Шел он долго. Прежде всего нужно было покинуть опасную зону. Ему очень хотелось пить. В горле пересохло. Но только в конце проспекта Победы он осмелился зайти в бар и заказать аперитив.
Малыш Луи видел себя в зеркале между бутылками. Он пока ни о чем не думал, только пил, и аперитив показался ему таким же мерзким, как воздух в комнате. Он не удержался от гримасы. Хозяин удивился:
— Невкусно?
— Дайте чего-нибудь другого. Коньяку или рому.
— Что же все-таки дать, ром или коньяк?
Ему удалось улыбнуться. Очень глупо выдать себя эксцентричным поведением в баре, где хозяин тоже малость соображает.
— Я чуть было не угодил под трамвай, — объяснил он. — Меня здорово стукнуло.
— Такое же случилось на прошлой неделе как раз у нашего дома. Старуха попала под трамвай, ей отрезало голову.
Он так нервничал, что тут же подумал, не сказал ли хозяин это с умыслом. Может быть, все уже знают об убийстве Констанс.
Выйдя из дома, он даже забыл оглядеться, чтоб проверить, нет ли ловушки. А ведь выслеживать его могли.
Он встал и выглянул на улицу, но причин для беспокойства не обнаружил.
— Ну, как ром, хорош?
— Очень.
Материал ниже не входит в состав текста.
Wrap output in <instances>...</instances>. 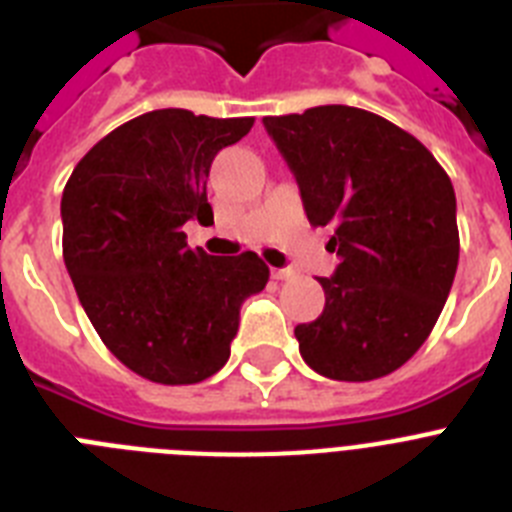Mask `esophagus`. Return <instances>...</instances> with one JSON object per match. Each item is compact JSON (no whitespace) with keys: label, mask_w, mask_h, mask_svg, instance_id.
I'll return each mask as SVG.
<instances>
[{"label":"esophagus","mask_w":512,"mask_h":512,"mask_svg":"<svg viewBox=\"0 0 512 512\" xmlns=\"http://www.w3.org/2000/svg\"><path fill=\"white\" fill-rule=\"evenodd\" d=\"M271 277H274V279H289V277H295V271H292V269H271Z\"/></svg>","instance_id":"34e87169"}]
</instances>
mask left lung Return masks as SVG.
<instances>
[{
  "label": "left lung",
  "instance_id": "1",
  "mask_svg": "<svg viewBox=\"0 0 512 512\" xmlns=\"http://www.w3.org/2000/svg\"><path fill=\"white\" fill-rule=\"evenodd\" d=\"M300 184L307 220L333 228L323 315L295 328L310 369L369 382L431 336L459 264L456 194L433 153L374 112L323 104L264 117Z\"/></svg>",
  "mask_w": 512,
  "mask_h": 512
}]
</instances>
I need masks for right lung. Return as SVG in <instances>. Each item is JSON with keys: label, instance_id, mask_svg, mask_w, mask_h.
I'll return each mask as SVG.
<instances>
[{"label": "right lung", "instance_id": "1", "mask_svg": "<svg viewBox=\"0 0 512 512\" xmlns=\"http://www.w3.org/2000/svg\"><path fill=\"white\" fill-rule=\"evenodd\" d=\"M253 117L153 110L104 135L61 197L63 261L81 307L112 354L156 384L220 372L241 305L269 282L253 251L207 256L182 225L210 220L212 158Z\"/></svg>", "mask_w": 512, "mask_h": 512}]
</instances>
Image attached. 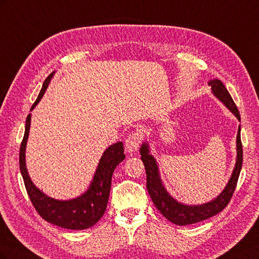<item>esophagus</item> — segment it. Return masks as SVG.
Wrapping results in <instances>:
<instances>
[{
  "mask_svg": "<svg viewBox=\"0 0 259 259\" xmlns=\"http://www.w3.org/2000/svg\"><path fill=\"white\" fill-rule=\"evenodd\" d=\"M140 142H142V134L139 132H134L130 134L125 140V148L128 152H135L139 148Z\"/></svg>",
  "mask_w": 259,
  "mask_h": 259,
  "instance_id": "obj_1",
  "label": "esophagus"
}]
</instances>
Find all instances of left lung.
I'll list each match as a JSON object with an SVG mask.
<instances>
[{
	"label": "left lung",
	"instance_id": "obj_1",
	"mask_svg": "<svg viewBox=\"0 0 259 259\" xmlns=\"http://www.w3.org/2000/svg\"><path fill=\"white\" fill-rule=\"evenodd\" d=\"M208 85L211 86V93H213V95L218 100H221L236 115L237 119L241 121L238 108L236 104H234L233 99L231 98L229 92L225 88L223 82L221 80L215 79L210 80ZM139 151L140 155H142L140 159H142L146 168L147 190L155 207L159 209V211L164 217L175 225L186 226L195 224L205 221V219L221 213L230 202L234 189H236L240 171L242 168L243 149L241 143V125H239L237 135V161L229 182L226 185L225 189L214 200L207 203H203V204L188 205L178 202L176 199L171 197L162 183L158 163H156L154 156L150 154L149 145L147 142L142 145Z\"/></svg>",
	"mask_w": 259,
	"mask_h": 259
}]
</instances>
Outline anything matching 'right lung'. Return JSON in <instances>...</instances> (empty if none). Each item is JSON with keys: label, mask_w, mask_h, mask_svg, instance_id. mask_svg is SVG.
<instances>
[{"label": "right lung", "mask_w": 259, "mask_h": 259, "mask_svg": "<svg viewBox=\"0 0 259 259\" xmlns=\"http://www.w3.org/2000/svg\"><path fill=\"white\" fill-rule=\"evenodd\" d=\"M51 73L43 83L40 94L31 107L32 111L40 103L46 89L54 76ZM31 125V113L26 120L25 135L20 146L19 166L29 198L40 216L53 225L71 230H83L95 225L103 217L111 189V179L115 167L125 159L123 143L117 142L109 146L99 160L95 174L89 189L71 200H56L46 195L32 183L26 165V147Z\"/></svg>", "instance_id": "obj_1"}]
</instances>
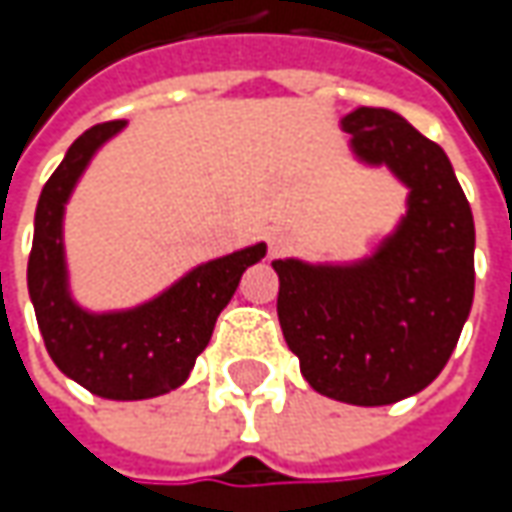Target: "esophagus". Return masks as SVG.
<instances>
[{"label":"esophagus","mask_w":512,"mask_h":512,"mask_svg":"<svg viewBox=\"0 0 512 512\" xmlns=\"http://www.w3.org/2000/svg\"><path fill=\"white\" fill-rule=\"evenodd\" d=\"M287 247H290V233L279 230V227L267 233V253H270V256H282Z\"/></svg>","instance_id":"obj_1"}]
</instances>
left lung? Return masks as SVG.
Wrapping results in <instances>:
<instances>
[{
	"mask_svg": "<svg viewBox=\"0 0 512 512\" xmlns=\"http://www.w3.org/2000/svg\"><path fill=\"white\" fill-rule=\"evenodd\" d=\"M339 125L359 165L407 187L404 213L359 259H276V310L316 393L379 407L416 396L450 359L473 307L476 227L447 153L396 110L356 108Z\"/></svg>",
	"mask_w": 512,
	"mask_h": 512,
	"instance_id": "1",
	"label": "left lung"
}]
</instances>
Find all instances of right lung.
Segmentation results:
<instances>
[{
	"label": "right lung",
	"mask_w": 512,
	"mask_h": 512,
	"mask_svg": "<svg viewBox=\"0 0 512 512\" xmlns=\"http://www.w3.org/2000/svg\"><path fill=\"white\" fill-rule=\"evenodd\" d=\"M125 125L105 122L85 130L42 187L33 219L28 293L50 359L68 379L102 399L139 402L187 382L242 273L265 259L267 245L256 242L190 267L142 305L122 310L79 305L65 256V207L93 156Z\"/></svg>",
	"instance_id": "obj_1"
}]
</instances>
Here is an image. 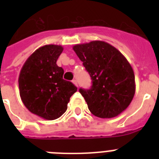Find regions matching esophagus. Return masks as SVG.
Wrapping results in <instances>:
<instances>
[{
    "instance_id": "34e87169",
    "label": "esophagus",
    "mask_w": 159,
    "mask_h": 159,
    "mask_svg": "<svg viewBox=\"0 0 159 159\" xmlns=\"http://www.w3.org/2000/svg\"><path fill=\"white\" fill-rule=\"evenodd\" d=\"M72 83H73V84H75V86H76V87L78 86V82H77L76 80H73Z\"/></svg>"
}]
</instances>
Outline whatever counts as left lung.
<instances>
[{"label": "left lung", "instance_id": "1", "mask_svg": "<svg viewBox=\"0 0 159 159\" xmlns=\"http://www.w3.org/2000/svg\"><path fill=\"white\" fill-rule=\"evenodd\" d=\"M92 80L88 90L80 92L94 116L111 119L124 111L135 93L133 68L117 48L102 40L73 46Z\"/></svg>", "mask_w": 159, "mask_h": 159}]
</instances>
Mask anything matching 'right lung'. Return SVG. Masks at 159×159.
Masks as SVG:
<instances>
[{"instance_id": "obj_1", "label": "right lung", "mask_w": 159, "mask_h": 159, "mask_svg": "<svg viewBox=\"0 0 159 159\" xmlns=\"http://www.w3.org/2000/svg\"><path fill=\"white\" fill-rule=\"evenodd\" d=\"M61 45L47 44L27 59L18 79L20 96L28 110L36 116L54 120L67 111L77 88L63 79L64 69L57 64Z\"/></svg>"}]
</instances>
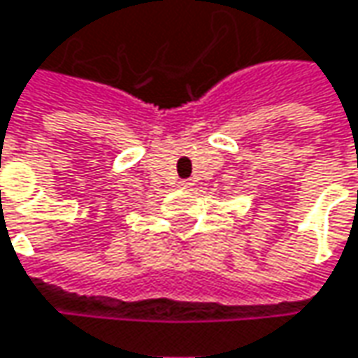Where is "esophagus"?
<instances>
[{"label":"esophagus","instance_id":"34e87169","mask_svg":"<svg viewBox=\"0 0 358 358\" xmlns=\"http://www.w3.org/2000/svg\"><path fill=\"white\" fill-rule=\"evenodd\" d=\"M178 186L180 188H190V182H188V180H180Z\"/></svg>","mask_w":358,"mask_h":358}]
</instances>
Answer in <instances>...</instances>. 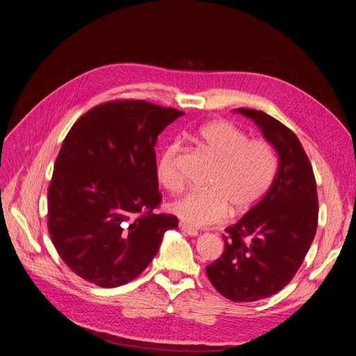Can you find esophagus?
Instances as JSON below:
<instances>
[{
    "label": "esophagus",
    "instance_id": "1",
    "mask_svg": "<svg viewBox=\"0 0 356 356\" xmlns=\"http://www.w3.org/2000/svg\"><path fill=\"white\" fill-rule=\"evenodd\" d=\"M179 228L182 229L184 233H186L188 236H191V237H195V236H198V232L195 228H193V227H190L188 224H185V222H179Z\"/></svg>",
    "mask_w": 356,
    "mask_h": 356
}]
</instances>
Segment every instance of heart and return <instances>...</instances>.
Wrapping results in <instances>:
<instances>
[{
    "mask_svg": "<svg viewBox=\"0 0 356 356\" xmlns=\"http://www.w3.org/2000/svg\"><path fill=\"white\" fill-rule=\"evenodd\" d=\"M197 140L218 163L208 186L211 190H190L171 204V211L191 227L221 221L232 207L243 213L257 204L267 193L277 171V158L271 146L248 136L225 120H216L200 128ZM181 142L165 146L158 161V179L171 193L184 185L179 170Z\"/></svg>",
    "mask_w": 356,
    "mask_h": 356,
    "instance_id": "1",
    "label": "heart"
}]
</instances>
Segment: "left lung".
Segmentation results:
<instances>
[{
    "mask_svg": "<svg viewBox=\"0 0 356 356\" xmlns=\"http://www.w3.org/2000/svg\"><path fill=\"white\" fill-rule=\"evenodd\" d=\"M252 119L273 146L279 165L264 197L225 228L224 253L207 276L233 302H254L277 293L302 266L318 228V191L312 165L298 136L270 115L234 109Z\"/></svg>",
    "mask_w": 356,
    "mask_h": 356,
    "instance_id": "left-lung-1",
    "label": "left lung"
}]
</instances>
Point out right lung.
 Segmentation results:
<instances>
[{
    "label": "right lung",
    "instance_id": "obj_1",
    "mask_svg": "<svg viewBox=\"0 0 356 356\" xmlns=\"http://www.w3.org/2000/svg\"><path fill=\"white\" fill-rule=\"evenodd\" d=\"M184 112L115 100L83 115L63 140L49 185V233L77 276L118 287L139 276L178 218L161 202L155 142Z\"/></svg>",
    "mask_w": 356,
    "mask_h": 356
}]
</instances>
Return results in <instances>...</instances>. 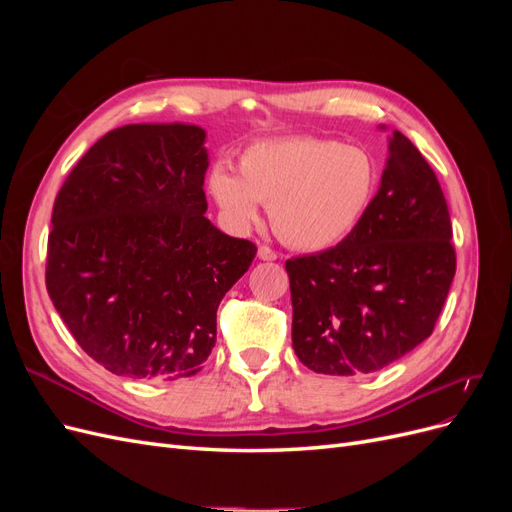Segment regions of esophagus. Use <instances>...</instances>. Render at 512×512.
Wrapping results in <instances>:
<instances>
[{
	"mask_svg": "<svg viewBox=\"0 0 512 512\" xmlns=\"http://www.w3.org/2000/svg\"><path fill=\"white\" fill-rule=\"evenodd\" d=\"M258 258L260 260H275L277 254H275V250H271L269 245H258Z\"/></svg>",
	"mask_w": 512,
	"mask_h": 512,
	"instance_id": "1",
	"label": "esophagus"
}]
</instances>
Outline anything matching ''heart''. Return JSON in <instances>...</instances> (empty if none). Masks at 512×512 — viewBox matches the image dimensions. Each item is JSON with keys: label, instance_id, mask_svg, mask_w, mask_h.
Listing matches in <instances>:
<instances>
[{"label": "heart", "instance_id": "heart-1", "mask_svg": "<svg viewBox=\"0 0 512 512\" xmlns=\"http://www.w3.org/2000/svg\"><path fill=\"white\" fill-rule=\"evenodd\" d=\"M380 168L363 147L297 136L250 145L239 175L215 166L209 190L230 224L245 228L269 205L275 235L290 247L320 252L352 235L369 211Z\"/></svg>", "mask_w": 512, "mask_h": 512}]
</instances>
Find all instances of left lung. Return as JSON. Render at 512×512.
<instances>
[{
	"mask_svg": "<svg viewBox=\"0 0 512 512\" xmlns=\"http://www.w3.org/2000/svg\"><path fill=\"white\" fill-rule=\"evenodd\" d=\"M451 239L436 173L395 130L363 222L331 250L286 260L299 361L316 374L359 376L423 344L455 277Z\"/></svg>",
	"mask_w": 512,
	"mask_h": 512,
	"instance_id": "left-lung-1",
	"label": "left lung"
}]
</instances>
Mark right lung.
I'll use <instances>...</instances> for the list:
<instances>
[{"label": "right lung", "instance_id": "add662e5", "mask_svg": "<svg viewBox=\"0 0 512 512\" xmlns=\"http://www.w3.org/2000/svg\"><path fill=\"white\" fill-rule=\"evenodd\" d=\"M205 130L132 123L76 162L53 205L46 290L91 359L136 380L190 378L256 245L207 218Z\"/></svg>", "mask_w": 512, "mask_h": 512}]
</instances>
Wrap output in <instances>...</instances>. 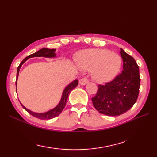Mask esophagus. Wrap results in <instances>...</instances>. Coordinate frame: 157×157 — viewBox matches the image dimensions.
I'll use <instances>...</instances> for the list:
<instances>
[{
	"label": "esophagus",
	"mask_w": 157,
	"mask_h": 157,
	"mask_svg": "<svg viewBox=\"0 0 157 157\" xmlns=\"http://www.w3.org/2000/svg\"><path fill=\"white\" fill-rule=\"evenodd\" d=\"M88 82V79L86 78H82L79 80V83L81 85H85Z\"/></svg>",
	"instance_id": "obj_1"
}]
</instances>
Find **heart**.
<instances>
[{
	"mask_svg": "<svg viewBox=\"0 0 157 157\" xmlns=\"http://www.w3.org/2000/svg\"><path fill=\"white\" fill-rule=\"evenodd\" d=\"M77 63L84 71H92V77L99 83H105L117 75L121 65V57L104 49L84 50L78 54Z\"/></svg>",
	"mask_w": 157,
	"mask_h": 157,
	"instance_id": "obj_1",
	"label": "heart"
}]
</instances>
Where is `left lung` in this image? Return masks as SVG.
<instances>
[{"label":"left lung","instance_id":"left-lung-1","mask_svg":"<svg viewBox=\"0 0 157 157\" xmlns=\"http://www.w3.org/2000/svg\"><path fill=\"white\" fill-rule=\"evenodd\" d=\"M123 70L115 79L99 85L96 95L92 98L93 105L101 114L118 116L128 111L136 102L139 95V67L133 57L121 48Z\"/></svg>","mask_w":157,"mask_h":157}]
</instances>
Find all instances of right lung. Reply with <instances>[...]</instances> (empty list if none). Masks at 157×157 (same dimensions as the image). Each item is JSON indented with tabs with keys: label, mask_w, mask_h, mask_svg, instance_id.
<instances>
[{
	"label": "right lung",
	"mask_w": 157,
	"mask_h": 157,
	"mask_svg": "<svg viewBox=\"0 0 157 157\" xmlns=\"http://www.w3.org/2000/svg\"><path fill=\"white\" fill-rule=\"evenodd\" d=\"M56 49H48V48H42L40 50L36 52L35 53L32 54L29 56H28L27 57L23 59L21 63L20 64V65L18 66L17 69V75H16V86H17V80L18 78V75H19V72H20V69L21 67V65L24 63L25 61L31 58H34V57H45V58H55L56 56ZM78 84V80H75L73 82H71L69 84H68L67 86L65 87L64 89L63 94H62V96H61V100L59 103L58 104L56 107L54 109H51V110L47 111L46 113H35L33 111H30L29 109H27L23 106L22 104L21 103V106L23 107V109H25V111H27L28 113H29L30 115L32 116L35 117L37 118H39V119L42 120H48V119H52L57 116H58L59 114L62 112L63 110V109L65 108V106L66 105V103H67V98L69 95V93L71 92L73 88H76L77 86V85Z\"/></svg>",
	"instance_id": "right-lung-1"
}]
</instances>
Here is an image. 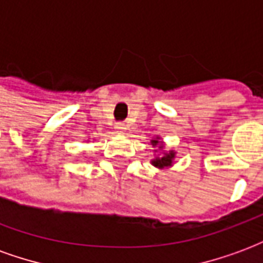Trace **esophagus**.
<instances>
[{"label":"esophagus","instance_id":"1","mask_svg":"<svg viewBox=\"0 0 263 263\" xmlns=\"http://www.w3.org/2000/svg\"><path fill=\"white\" fill-rule=\"evenodd\" d=\"M115 131L118 132V134H125L126 125L125 124H122V122H120V124H117V125H115Z\"/></svg>","mask_w":263,"mask_h":263}]
</instances>
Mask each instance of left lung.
<instances>
[{
	"label": "left lung",
	"mask_w": 263,
	"mask_h": 263,
	"mask_svg": "<svg viewBox=\"0 0 263 263\" xmlns=\"http://www.w3.org/2000/svg\"><path fill=\"white\" fill-rule=\"evenodd\" d=\"M151 145L154 146V148H158L162 152L158 156H155V159L151 160V163L155 166V167H158V169H167V167H172L173 166V160L176 158V152L175 151H165V145L163 142L160 141V137L152 138L151 139ZM155 152H158L156 149H155Z\"/></svg>",
	"instance_id": "obj_1"
}]
</instances>
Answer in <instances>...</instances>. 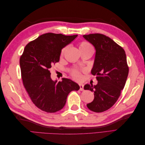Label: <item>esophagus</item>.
Returning a JSON list of instances; mask_svg holds the SVG:
<instances>
[{"label":"esophagus","instance_id":"34e87169","mask_svg":"<svg viewBox=\"0 0 145 145\" xmlns=\"http://www.w3.org/2000/svg\"><path fill=\"white\" fill-rule=\"evenodd\" d=\"M79 86H80V91H83V87H84V85H83L82 83H80Z\"/></svg>","mask_w":145,"mask_h":145}]
</instances>
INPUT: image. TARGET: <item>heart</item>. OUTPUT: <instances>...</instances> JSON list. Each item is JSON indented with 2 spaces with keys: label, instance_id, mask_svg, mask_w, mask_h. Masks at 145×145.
<instances>
[{
  "label": "heart",
  "instance_id": "1",
  "mask_svg": "<svg viewBox=\"0 0 145 145\" xmlns=\"http://www.w3.org/2000/svg\"><path fill=\"white\" fill-rule=\"evenodd\" d=\"M79 48L80 49H93V47L92 46V45L90 44V43L86 42H82V43H80ZM65 50V48H63V49L62 50V52H61V55H62L63 54ZM71 76L74 79L77 80H80L82 77L80 72L76 69L73 70V71L71 72Z\"/></svg>",
  "mask_w": 145,
  "mask_h": 145
}]
</instances>
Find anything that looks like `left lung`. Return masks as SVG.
<instances>
[{
    "instance_id": "1",
    "label": "left lung",
    "mask_w": 145,
    "mask_h": 145,
    "mask_svg": "<svg viewBox=\"0 0 145 145\" xmlns=\"http://www.w3.org/2000/svg\"><path fill=\"white\" fill-rule=\"evenodd\" d=\"M95 48L91 74L96 76V85L86 84L84 89L94 93L93 102L87 104L91 111L102 112L116 103L124 88L129 72L123 48L105 35L95 33L83 35Z\"/></svg>"
}]
</instances>
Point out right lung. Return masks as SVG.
<instances>
[{
  "label": "right lung",
  "mask_w": 145,
  "mask_h": 145,
  "mask_svg": "<svg viewBox=\"0 0 145 145\" xmlns=\"http://www.w3.org/2000/svg\"><path fill=\"white\" fill-rule=\"evenodd\" d=\"M77 35L43 34L25 47L20 58L21 76L24 86L33 103L46 112L62 109L68 95L78 91L80 86L68 78L53 81L50 69L59 62L62 49L71 43Z\"/></svg>",
  "instance_id": "1"
}]
</instances>
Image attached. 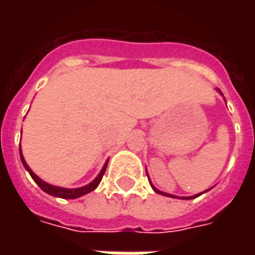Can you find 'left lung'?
<instances>
[{
	"label": "left lung",
	"instance_id": "left-lung-1",
	"mask_svg": "<svg viewBox=\"0 0 255 255\" xmlns=\"http://www.w3.org/2000/svg\"><path fill=\"white\" fill-rule=\"evenodd\" d=\"M151 187H153V190H154V191L157 192V194H161V195H165V197L176 198V197H175V195H171V194H165V192H162V191H158V190H157V188H155L154 186H151ZM199 195H201V194H197V195H194V197H187V198H183V199H192V198H197V197H199Z\"/></svg>",
	"mask_w": 255,
	"mask_h": 255
}]
</instances>
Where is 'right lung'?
Segmentation results:
<instances>
[{
  "instance_id": "obj_1",
  "label": "right lung",
  "mask_w": 255,
  "mask_h": 255,
  "mask_svg": "<svg viewBox=\"0 0 255 255\" xmlns=\"http://www.w3.org/2000/svg\"><path fill=\"white\" fill-rule=\"evenodd\" d=\"M20 158H21V162H23L24 168L27 169V171H28V173L31 175V177L34 179V182H35L36 184L39 186V187H41L42 191L47 192L49 195H53V197L64 198V199H75V198H79V197H82V195H86V194H89V192H91L93 190H95V188L98 187V184L101 183V180H102V176H104V173H105V171H106V166H108V162H106L105 165H104V168H102V171L100 172V175L95 177L94 180L90 183V184L84 186V187L72 188V190H69V188L56 187V186H52V184H49V183L41 180V179L36 176L34 172L31 171L30 166L27 165V162L24 161V157H23V154H21V149H20Z\"/></svg>"
}]
</instances>
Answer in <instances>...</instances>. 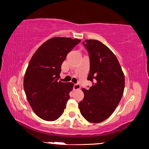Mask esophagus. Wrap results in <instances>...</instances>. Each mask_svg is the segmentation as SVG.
<instances>
[{
	"label": "esophagus",
	"instance_id": "1",
	"mask_svg": "<svg viewBox=\"0 0 149 149\" xmlns=\"http://www.w3.org/2000/svg\"><path fill=\"white\" fill-rule=\"evenodd\" d=\"M81 86L79 84H74V90H79L80 89Z\"/></svg>",
	"mask_w": 149,
	"mask_h": 149
}]
</instances>
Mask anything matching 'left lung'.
<instances>
[{
	"instance_id": "obj_1",
	"label": "left lung",
	"mask_w": 149,
	"mask_h": 149,
	"mask_svg": "<svg viewBox=\"0 0 149 149\" xmlns=\"http://www.w3.org/2000/svg\"><path fill=\"white\" fill-rule=\"evenodd\" d=\"M89 55L90 71L87 79L93 83L79 104L80 112L87 121L99 123L109 118L122 99L125 77L115 54L97 40L83 42Z\"/></svg>"
}]
</instances>
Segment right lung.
I'll return each mask as SVG.
<instances>
[{"label": "right lung", "mask_w": 149, "mask_h": 149, "mask_svg": "<svg viewBox=\"0 0 149 149\" xmlns=\"http://www.w3.org/2000/svg\"><path fill=\"white\" fill-rule=\"evenodd\" d=\"M80 41L78 39L53 37L39 47L30 60L24 88L33 110L42 120L54 121L64 112L74 84L58 79L62 62Z\"/></svg>", "instance_id": "obj_1"}]
</instances>
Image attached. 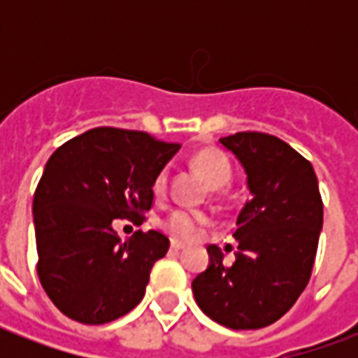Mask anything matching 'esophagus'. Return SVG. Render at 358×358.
I'll list each match as a JSON object with an SVG mask.
<instances>
[{
    "label": "esophagus",
    "mask_w": 358,
    "mask_h": 358,
    "mask_svg": "<svg viewBox=\"0 0 358 358\" xmlns=\"http://www.w3.org/2000/svg\"><path fill=\"white\" fill-rule=\"evenodd\" d=\"M186 248V245H184V243H180V241H174L172 240V243H171V249L172 251H182V249Z\"/></svg>",
    "instance_id": "34e87169"
}]
</instances>
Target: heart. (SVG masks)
<instances>
[{
    "instance_id": "obj_1",
    "label": "heart",
    "mask_w": 358,
    "mask_h": 358,
    "mask_svg": "<svg viewBox=\"0 0 358 358\" xmlns=\"http://www.w3.org/2000/svg\"><path fill=\"white\" fill-rule=\"evenodd\" d=\"M194 166L203 178L207 180L213 189L224 187L230 178H232V163L230 159L222 153L220 149L207 148L197 151L194 155ZM169 187V171L163 169L153 180V194L157 197H163ZM210 218L203 210H187V209H174L161 220V226L166 234H171L172 238L182 241H192L201 234L203 226L209 222Z\"/></svg>"
}]
</instances>
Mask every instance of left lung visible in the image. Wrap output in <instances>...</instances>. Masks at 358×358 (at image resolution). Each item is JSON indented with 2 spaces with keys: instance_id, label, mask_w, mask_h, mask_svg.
I'll return each instance as SVG.
<instances>
[{
  "instance_id": "left-lung-1",
  "label": "left lung",
  "mask_w": 358,
  "mask_h": 358,
  "mask_svg": "<svg viewBox=\"0 0 358 358\" xmlns=\"http://www.w3.org/2000/svg\"><path fill=\"white\" fill-rule=\"evenodd\" d=\"M248 172L251 199L238 217L236 263L209 245L210 263L192 282L205 315L232 330L274 324L299 299L315 266L324 205L313 164L264 132L220 138Z\"/></svg>"
}]
</instances>
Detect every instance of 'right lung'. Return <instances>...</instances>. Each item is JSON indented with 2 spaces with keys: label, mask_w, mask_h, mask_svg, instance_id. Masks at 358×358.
I'll return each instance as SVG.
<instances>
[{
  "label": "right lung",
  "mask_w": 358,
  "mask_h": 358,
  "mask_svg": "<svg viewBox=\"0 0 358 358\" xmlns=\"http://www.w3.org/2000/svg\"><path fill=\"white\" fill-rule=\"evenodd\" d=\"M180 143L140 130L99 126L65 141L34 192L38 278L53 305L80 324H107L145 295L171 241L149 230L120 243L115 218L141 224L153 180Z\"/></svg>",
  "instance_id": "1"
}]
</instances>
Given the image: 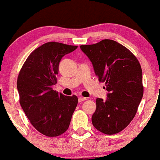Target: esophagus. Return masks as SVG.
Returning <instances> with one entry per match:
<instances>
[{
  "mask_svg": "<svg viewBox=\"0 0 160 160\" xmlns=\"http://www.w3.org/2000/svg\"><path fill=\"white\" fill-rule=\"evenodd\" d=\"M86 99L87 98H84V97H79L78 101H79V102H83V101H86Z\"/></svg>",
  "mask_w": 160,
  "mask_h": 160,
  "instance_id": "obj_1",
  "label": "esophagus"
}]
</instances>
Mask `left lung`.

Спасибо. Налейте еще. — Луи выпил залпом и вытер рот. — Сколько с меня?
Он пошел в направлении, противоположном вилле Карно, и вздрогнул, очутившись напротив Дворца правосудия, такого же безлюдного, как на открытке.
Добравшись наконец до тенистой улочки, он уселся за круглым столиком на террасе кафе, рядом с зеленщиком, и попытался собраться с мыслями.
Преступление, конечно, совершил Жэн! В этом он не сомневался. Не сомневался и в том, что это заранее рассчитанная месть. Очевидно, что, как только труп Констанс обнаружат, все улики падут на него. Малыша Луи, который с ней жил.
Он совершил ошибку, убежав сразу. Следовало осмотреться, удостовериться, не оставил ли он следов, и подумать, как быть.
Вдруг он вздрогнул и резко выпрямился. Ощупал карманы и понял, что оставил ключ в дверях. Сможет войти любая соседка. Установят, что ключ принадлежит ему, обнаружат отпечатки пальцев…
Первым порывом его было мчаться на виллу Карно, но следовало еще расплатиться.
Потянулись ужасные часы. Пробираясь вдоль стен, невольно оглядываясь, а иногда идя обычной походкой, он обошел все бары, где можно было встретить Луизу, но спрашивать о ней не решился. Несколько раз подходил метров на сто к вилле Карно и был почти уверен, что слежки за домом нет.
Впрочем, если бы преступление было раскрыто, кто стал бы держать труп в комнате в такую жару?
Он все думал, пока дико не разболелась голова. Приходил к различным заключениям, из которых самым существенным было одно: в кармане у него осталось всего-навсего девяносто два с половиной франка!
Малыш Луи не мог понять, то ли на улице очень знойно, то ли его просто бросает в жар. В городе отмечали какой-то праздник. Кое-где в окнах вывесили флаги, по улице прошел духовой оркестр. А может быть, сегодня просто воскресенье?
Раза три, не меньше, он порывался пойти в уголовку и выложить все начистоту или, скорее, уверял себя в том, что решится это сделать. Но в последнюю минуту что-то его останавливало.
Сквозь зубы он твердил, что волен это сделать, что ему никто не в силах помешать, воображал, что бросает эти фразы в лицо Жэну и Чарли, и ему казалось, что он видит, как они улыбаются, беспощадно и презрительно.
Нет, в уголовку он не пойдет. Теперь ему это ясно как дважды два. Не пойдет потому, что не может пойти — что-то мешает ему так поступить, какое-то чувство, похожее одновременно на восхищение и на страх, а еще на уважение к самому себе.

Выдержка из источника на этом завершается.